───── Supplied text

A Medieval Muslim Scholar at Work: Ibn Tawus and His Library.

AuthorBowering, Gerhard

By Etan Kohlberg. Islamic Philosophy, Theology, and Science. Texts and Studies, 12. Leiden: E. J. Brill, 1992. Pp. ix + 470. HF1 210, $120.

The present volume is a classic in the bibliographical study of Islamic primary sources, especially those widely used in medieval Shi'i circles. Exhaustively and meticulously, Etan Kohlberg documents the prominent place Ibn Tawus (Radi al-Din Abu'l-Qasim Ali b. Musa b. Jafar, 589/1193-664/ 1266) and his library occupy in the literary history of Twelver Shiism. This two-part monograph provides a comprehensive picture of Ibn Tawus as a Muslim scholar in the Middle Ages. It establishes a solid foundation for the study of the intellectual world of Shiism at a time when the Mongol invasions of the Muslim world redirected the flux of Islamic literary history. Ibn Tiwus' private library cannot be compared in size to the much larger public libraries of his time or even to the private collection of the vizier Ibn al-Alqami. The vizier's collection, established in 644/1247, was probably five times as large as that of Ibn Tawus. The latter remains, however, the only one surviving the Mongol destruction at Baghdad for which substantial evidence on its composition is available today.

──────────
───── Entries provided

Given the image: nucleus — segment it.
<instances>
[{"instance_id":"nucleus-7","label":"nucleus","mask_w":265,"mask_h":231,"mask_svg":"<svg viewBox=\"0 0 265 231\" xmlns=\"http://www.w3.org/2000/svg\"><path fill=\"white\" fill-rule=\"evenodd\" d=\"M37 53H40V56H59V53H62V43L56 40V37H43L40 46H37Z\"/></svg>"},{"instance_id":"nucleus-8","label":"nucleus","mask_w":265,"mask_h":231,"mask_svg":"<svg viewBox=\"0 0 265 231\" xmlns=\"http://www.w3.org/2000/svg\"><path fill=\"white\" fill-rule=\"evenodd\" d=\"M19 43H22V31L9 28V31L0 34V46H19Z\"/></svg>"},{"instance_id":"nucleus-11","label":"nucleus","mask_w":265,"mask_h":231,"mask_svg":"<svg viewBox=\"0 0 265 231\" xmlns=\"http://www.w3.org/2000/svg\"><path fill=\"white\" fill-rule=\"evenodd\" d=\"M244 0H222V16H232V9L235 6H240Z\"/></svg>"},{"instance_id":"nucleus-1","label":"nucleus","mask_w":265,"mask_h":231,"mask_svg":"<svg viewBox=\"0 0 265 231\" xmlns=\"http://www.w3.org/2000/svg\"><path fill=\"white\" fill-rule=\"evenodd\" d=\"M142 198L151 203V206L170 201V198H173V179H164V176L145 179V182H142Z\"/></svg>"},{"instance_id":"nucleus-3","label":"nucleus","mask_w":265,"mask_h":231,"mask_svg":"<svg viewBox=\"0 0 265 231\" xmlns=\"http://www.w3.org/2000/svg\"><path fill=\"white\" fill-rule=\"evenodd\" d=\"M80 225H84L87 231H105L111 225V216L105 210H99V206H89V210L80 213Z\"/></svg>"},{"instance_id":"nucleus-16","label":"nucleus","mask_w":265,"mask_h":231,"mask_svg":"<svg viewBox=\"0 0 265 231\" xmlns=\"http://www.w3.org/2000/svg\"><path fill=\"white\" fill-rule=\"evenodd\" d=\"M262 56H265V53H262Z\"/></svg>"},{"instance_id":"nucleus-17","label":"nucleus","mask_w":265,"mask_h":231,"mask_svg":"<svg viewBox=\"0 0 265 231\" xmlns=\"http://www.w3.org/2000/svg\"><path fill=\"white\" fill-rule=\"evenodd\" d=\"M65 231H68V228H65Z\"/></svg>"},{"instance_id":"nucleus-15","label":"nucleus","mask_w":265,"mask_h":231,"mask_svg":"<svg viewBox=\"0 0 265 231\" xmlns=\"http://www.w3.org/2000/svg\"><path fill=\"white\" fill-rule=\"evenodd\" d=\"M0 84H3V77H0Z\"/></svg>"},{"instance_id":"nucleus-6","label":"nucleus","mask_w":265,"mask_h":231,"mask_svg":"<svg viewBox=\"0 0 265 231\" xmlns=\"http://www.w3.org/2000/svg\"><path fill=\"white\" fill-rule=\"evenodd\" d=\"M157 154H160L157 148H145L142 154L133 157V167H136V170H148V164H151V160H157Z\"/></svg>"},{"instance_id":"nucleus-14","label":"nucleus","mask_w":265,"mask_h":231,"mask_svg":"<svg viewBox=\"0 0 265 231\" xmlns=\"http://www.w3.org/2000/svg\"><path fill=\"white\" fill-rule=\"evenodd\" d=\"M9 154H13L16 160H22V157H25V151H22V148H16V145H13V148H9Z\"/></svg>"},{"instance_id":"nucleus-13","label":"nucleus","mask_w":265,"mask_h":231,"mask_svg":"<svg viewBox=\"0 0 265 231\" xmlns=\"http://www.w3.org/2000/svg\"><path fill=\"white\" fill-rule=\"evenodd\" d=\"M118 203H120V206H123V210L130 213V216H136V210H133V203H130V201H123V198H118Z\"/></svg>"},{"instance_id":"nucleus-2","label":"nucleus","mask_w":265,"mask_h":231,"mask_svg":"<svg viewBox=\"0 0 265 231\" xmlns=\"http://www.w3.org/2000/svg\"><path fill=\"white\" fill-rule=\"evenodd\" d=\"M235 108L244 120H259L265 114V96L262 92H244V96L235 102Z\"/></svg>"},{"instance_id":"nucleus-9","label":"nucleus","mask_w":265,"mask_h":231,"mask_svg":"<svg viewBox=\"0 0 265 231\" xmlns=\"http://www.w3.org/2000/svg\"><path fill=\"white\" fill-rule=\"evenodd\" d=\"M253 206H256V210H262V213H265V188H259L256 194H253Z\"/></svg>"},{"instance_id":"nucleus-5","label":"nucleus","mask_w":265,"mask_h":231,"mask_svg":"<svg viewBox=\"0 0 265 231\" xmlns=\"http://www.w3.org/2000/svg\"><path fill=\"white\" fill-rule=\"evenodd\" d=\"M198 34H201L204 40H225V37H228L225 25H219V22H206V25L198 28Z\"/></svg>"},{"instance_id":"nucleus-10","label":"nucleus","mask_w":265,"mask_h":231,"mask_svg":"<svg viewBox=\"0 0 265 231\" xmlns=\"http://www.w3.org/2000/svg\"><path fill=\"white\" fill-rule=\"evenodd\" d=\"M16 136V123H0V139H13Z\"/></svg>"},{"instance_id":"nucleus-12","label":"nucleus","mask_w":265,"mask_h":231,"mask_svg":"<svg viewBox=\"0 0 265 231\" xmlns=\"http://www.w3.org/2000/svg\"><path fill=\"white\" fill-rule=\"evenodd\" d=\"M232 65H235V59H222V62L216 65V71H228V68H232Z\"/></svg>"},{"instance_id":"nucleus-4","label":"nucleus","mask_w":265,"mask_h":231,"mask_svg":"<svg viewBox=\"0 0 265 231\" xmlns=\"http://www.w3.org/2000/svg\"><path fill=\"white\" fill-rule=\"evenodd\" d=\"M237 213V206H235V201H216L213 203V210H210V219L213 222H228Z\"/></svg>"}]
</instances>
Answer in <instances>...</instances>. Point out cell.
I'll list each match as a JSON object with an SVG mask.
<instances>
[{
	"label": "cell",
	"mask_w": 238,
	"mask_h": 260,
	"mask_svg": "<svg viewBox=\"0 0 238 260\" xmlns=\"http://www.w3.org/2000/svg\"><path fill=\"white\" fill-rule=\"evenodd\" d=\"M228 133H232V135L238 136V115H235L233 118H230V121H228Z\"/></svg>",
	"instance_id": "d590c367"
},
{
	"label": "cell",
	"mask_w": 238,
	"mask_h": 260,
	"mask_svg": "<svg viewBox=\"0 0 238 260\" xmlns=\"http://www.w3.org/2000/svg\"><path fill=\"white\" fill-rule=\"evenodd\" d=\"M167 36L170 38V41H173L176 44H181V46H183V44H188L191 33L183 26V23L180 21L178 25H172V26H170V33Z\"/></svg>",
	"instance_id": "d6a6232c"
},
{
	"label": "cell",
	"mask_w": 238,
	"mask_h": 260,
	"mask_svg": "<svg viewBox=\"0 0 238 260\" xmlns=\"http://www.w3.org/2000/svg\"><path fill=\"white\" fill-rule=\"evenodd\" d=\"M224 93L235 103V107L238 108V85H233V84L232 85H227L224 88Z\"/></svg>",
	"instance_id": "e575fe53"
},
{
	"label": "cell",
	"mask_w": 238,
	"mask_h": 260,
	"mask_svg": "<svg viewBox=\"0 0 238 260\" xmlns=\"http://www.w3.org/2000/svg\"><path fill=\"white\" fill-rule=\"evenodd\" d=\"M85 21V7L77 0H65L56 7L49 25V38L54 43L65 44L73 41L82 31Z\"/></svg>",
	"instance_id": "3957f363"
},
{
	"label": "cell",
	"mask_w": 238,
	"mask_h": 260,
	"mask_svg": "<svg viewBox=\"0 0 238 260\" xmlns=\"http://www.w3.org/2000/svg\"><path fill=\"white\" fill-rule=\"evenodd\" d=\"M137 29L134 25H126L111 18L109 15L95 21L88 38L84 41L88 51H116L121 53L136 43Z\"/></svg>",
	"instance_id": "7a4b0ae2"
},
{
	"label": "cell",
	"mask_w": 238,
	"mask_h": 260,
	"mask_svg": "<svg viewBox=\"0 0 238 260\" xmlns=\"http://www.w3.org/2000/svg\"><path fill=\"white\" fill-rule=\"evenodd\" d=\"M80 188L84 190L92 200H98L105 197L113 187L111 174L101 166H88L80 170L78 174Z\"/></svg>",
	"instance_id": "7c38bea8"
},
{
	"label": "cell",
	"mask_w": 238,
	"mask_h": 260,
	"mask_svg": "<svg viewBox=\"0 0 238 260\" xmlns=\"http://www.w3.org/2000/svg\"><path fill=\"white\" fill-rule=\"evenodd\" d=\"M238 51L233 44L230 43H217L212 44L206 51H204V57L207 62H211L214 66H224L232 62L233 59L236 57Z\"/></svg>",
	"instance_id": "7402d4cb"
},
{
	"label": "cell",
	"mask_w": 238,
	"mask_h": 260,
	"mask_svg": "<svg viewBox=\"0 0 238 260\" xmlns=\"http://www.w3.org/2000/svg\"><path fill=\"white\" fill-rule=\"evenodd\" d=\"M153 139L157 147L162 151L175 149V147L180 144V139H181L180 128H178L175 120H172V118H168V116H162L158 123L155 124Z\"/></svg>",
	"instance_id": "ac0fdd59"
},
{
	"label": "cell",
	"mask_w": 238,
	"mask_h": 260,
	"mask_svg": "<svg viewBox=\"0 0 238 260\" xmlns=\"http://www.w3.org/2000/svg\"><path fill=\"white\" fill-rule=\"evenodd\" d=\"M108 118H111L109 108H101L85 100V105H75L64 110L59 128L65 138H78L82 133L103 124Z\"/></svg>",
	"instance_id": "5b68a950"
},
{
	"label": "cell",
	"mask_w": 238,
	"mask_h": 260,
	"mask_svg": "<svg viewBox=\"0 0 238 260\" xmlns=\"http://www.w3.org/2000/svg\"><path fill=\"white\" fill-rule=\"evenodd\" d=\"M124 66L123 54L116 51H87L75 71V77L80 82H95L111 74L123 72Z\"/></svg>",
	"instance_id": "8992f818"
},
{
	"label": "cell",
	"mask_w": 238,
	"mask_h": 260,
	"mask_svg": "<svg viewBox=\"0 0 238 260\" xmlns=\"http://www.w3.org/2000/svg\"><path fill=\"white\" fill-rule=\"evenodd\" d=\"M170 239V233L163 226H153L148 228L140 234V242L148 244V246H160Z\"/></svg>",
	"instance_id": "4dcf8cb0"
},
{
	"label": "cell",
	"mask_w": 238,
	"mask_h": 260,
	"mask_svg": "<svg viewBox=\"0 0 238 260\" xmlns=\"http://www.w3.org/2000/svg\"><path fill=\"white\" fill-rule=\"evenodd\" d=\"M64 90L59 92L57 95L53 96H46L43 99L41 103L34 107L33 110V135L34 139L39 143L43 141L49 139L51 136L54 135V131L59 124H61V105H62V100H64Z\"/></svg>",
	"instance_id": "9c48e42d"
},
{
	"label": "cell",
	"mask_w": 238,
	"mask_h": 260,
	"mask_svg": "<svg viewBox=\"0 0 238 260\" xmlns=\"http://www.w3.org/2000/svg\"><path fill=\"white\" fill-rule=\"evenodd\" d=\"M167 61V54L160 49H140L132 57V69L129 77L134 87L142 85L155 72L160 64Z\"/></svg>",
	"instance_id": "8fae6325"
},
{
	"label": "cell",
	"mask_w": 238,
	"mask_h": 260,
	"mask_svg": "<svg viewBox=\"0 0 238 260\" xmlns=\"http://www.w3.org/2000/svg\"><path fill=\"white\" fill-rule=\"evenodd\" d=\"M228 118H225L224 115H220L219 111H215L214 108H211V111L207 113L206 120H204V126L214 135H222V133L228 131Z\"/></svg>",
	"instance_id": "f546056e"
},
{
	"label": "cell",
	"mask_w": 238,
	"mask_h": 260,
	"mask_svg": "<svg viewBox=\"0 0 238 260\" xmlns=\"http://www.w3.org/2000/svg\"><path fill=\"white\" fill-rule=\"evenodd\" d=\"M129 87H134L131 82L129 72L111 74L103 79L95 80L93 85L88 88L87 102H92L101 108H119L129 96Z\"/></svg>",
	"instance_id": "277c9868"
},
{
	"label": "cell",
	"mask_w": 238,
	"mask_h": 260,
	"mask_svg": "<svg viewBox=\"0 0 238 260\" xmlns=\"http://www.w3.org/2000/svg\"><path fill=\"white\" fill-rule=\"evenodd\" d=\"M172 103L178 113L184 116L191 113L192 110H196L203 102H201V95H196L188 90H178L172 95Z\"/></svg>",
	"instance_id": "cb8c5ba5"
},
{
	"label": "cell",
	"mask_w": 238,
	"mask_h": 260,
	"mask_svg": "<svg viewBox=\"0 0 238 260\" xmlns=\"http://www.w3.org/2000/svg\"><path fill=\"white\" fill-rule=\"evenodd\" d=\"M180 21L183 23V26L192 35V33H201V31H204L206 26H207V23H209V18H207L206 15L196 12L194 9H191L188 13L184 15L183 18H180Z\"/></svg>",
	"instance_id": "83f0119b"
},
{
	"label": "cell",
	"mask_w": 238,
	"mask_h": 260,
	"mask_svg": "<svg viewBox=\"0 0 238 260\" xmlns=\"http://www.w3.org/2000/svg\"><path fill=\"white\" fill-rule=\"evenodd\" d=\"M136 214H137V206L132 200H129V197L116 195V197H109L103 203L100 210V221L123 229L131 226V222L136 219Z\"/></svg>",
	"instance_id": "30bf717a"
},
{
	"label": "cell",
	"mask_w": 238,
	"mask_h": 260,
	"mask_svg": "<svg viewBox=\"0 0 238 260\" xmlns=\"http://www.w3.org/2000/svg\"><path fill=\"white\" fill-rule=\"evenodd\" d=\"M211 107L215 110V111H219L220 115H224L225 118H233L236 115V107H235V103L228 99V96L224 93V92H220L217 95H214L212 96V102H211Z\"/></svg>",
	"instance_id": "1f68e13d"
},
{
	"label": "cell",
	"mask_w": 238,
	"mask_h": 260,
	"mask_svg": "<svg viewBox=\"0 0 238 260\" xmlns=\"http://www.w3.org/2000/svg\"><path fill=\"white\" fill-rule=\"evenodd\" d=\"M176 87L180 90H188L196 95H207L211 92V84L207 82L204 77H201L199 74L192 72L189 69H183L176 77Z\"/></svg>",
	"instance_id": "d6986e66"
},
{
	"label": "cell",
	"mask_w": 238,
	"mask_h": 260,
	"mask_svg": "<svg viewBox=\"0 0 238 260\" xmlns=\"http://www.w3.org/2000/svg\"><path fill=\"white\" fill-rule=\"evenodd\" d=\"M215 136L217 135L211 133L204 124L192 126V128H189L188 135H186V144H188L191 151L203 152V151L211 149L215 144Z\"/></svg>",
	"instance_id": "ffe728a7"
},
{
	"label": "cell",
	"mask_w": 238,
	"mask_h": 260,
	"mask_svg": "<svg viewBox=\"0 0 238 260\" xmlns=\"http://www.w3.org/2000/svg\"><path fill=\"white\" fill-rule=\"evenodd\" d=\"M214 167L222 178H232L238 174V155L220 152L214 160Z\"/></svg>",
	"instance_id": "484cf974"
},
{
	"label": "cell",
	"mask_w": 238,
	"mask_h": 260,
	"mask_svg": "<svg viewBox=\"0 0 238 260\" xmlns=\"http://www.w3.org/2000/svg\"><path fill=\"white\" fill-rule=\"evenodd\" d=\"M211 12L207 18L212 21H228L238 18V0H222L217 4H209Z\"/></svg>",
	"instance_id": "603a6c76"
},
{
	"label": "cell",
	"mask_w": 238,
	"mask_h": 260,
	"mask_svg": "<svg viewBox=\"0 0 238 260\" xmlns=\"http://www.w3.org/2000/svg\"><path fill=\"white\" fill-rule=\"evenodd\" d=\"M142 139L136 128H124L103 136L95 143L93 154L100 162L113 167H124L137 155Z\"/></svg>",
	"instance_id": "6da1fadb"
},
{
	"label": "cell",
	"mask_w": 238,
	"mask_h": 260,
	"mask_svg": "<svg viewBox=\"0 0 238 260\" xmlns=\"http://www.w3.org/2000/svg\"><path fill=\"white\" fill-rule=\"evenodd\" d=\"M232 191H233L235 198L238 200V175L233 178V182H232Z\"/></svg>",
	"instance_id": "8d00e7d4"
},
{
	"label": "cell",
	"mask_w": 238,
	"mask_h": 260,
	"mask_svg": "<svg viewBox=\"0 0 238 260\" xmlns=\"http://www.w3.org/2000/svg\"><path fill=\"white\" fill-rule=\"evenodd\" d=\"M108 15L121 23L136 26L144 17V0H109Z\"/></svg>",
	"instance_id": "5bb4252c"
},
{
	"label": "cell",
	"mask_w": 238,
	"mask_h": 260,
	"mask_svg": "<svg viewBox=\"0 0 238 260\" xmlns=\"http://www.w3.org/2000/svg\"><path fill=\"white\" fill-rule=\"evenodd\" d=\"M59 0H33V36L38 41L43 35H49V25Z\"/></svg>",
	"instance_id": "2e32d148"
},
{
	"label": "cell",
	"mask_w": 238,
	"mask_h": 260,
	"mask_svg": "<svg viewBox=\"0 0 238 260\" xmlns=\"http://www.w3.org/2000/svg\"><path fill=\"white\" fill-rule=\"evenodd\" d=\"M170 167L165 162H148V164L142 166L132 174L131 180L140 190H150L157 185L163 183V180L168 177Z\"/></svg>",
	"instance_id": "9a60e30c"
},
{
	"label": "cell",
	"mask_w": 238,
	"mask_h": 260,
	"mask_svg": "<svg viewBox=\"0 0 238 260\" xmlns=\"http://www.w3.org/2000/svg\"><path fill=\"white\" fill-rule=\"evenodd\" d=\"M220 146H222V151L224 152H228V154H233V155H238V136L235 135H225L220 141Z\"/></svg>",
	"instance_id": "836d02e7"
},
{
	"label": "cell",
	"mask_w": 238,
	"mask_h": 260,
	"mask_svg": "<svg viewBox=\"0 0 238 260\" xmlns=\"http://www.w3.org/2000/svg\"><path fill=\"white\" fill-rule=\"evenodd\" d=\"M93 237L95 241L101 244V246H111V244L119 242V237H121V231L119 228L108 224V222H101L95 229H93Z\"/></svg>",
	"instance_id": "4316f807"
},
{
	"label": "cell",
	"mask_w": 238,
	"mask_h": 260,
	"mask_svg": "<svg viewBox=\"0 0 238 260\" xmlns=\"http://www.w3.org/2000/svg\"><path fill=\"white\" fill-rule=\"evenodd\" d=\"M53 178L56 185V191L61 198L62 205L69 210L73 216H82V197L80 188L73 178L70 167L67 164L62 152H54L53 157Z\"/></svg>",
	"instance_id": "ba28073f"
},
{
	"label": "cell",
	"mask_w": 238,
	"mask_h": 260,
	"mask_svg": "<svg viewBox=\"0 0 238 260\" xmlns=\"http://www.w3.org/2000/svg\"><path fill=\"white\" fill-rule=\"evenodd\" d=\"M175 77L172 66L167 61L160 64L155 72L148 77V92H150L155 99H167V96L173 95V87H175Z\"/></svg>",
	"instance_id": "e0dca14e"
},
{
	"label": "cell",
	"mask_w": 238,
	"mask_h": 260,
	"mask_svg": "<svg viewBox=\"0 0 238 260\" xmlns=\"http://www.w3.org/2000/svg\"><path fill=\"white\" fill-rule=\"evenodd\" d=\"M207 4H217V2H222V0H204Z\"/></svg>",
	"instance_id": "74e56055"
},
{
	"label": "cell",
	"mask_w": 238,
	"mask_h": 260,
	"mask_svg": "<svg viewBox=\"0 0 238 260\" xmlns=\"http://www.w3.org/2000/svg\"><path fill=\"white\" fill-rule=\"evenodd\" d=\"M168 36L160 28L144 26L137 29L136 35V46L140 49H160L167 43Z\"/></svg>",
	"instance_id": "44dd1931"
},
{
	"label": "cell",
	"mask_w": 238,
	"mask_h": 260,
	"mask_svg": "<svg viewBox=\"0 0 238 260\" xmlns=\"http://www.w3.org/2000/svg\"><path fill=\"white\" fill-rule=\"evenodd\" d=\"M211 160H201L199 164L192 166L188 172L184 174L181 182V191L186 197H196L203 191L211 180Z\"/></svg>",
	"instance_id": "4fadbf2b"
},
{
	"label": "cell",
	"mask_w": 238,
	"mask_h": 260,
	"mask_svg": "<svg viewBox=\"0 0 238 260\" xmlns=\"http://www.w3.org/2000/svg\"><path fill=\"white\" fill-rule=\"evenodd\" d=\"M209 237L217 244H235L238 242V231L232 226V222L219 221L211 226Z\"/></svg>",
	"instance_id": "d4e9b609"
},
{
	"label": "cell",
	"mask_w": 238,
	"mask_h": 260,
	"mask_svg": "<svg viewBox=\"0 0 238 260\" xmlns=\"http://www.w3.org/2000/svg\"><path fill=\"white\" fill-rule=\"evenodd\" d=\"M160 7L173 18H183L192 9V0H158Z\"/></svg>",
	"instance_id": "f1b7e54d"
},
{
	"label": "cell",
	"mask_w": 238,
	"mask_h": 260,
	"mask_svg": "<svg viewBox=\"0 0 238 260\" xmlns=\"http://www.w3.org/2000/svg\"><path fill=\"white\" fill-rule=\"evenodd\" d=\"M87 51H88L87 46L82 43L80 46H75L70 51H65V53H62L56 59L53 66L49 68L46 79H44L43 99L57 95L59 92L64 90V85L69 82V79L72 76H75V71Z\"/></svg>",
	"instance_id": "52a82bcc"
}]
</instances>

──────────

• _Exercise requirements_
Proceed with the review of the book on Ibn Tawus and his library, picking up after its final sentence.

• _Output_
Part I of the monograph (pp. 1-91) disengages the life and thought of Ibn Tawus from the primary sources with skillful analysis. It carefully describes the modest significance of his prolific literary output for the history of Shilism and gathers the available information on his writings (all in Arabic and mainly on tradition, polemics and history). Finally, it offers a synthetic survey of his library, probes its composition and defines the collector's working methods and sources of reference. Part II (pp. 93-391) presents an annotated list of 669 titles to be found in Ibn Tawus' library during his lifetime (about a third of the actual total of its books) and catalogs the titles as completely as possible at the present stage of information and research. Kohlberg effectively pieces together a mosaic of titles that demonstrate that Ibn Tawus was a bibliophile who collected detailed information about a substantial number of the books that he owned or read. Besides an excellent general index and a detailed bibliography, Kohlberg also offers the reader indices of authors and subjects, as well as a chronological conspectus of the works cited as part of Ibn Tawus' library (pp. 393-470).

Much of the information on Ibn Tawus' collection, about...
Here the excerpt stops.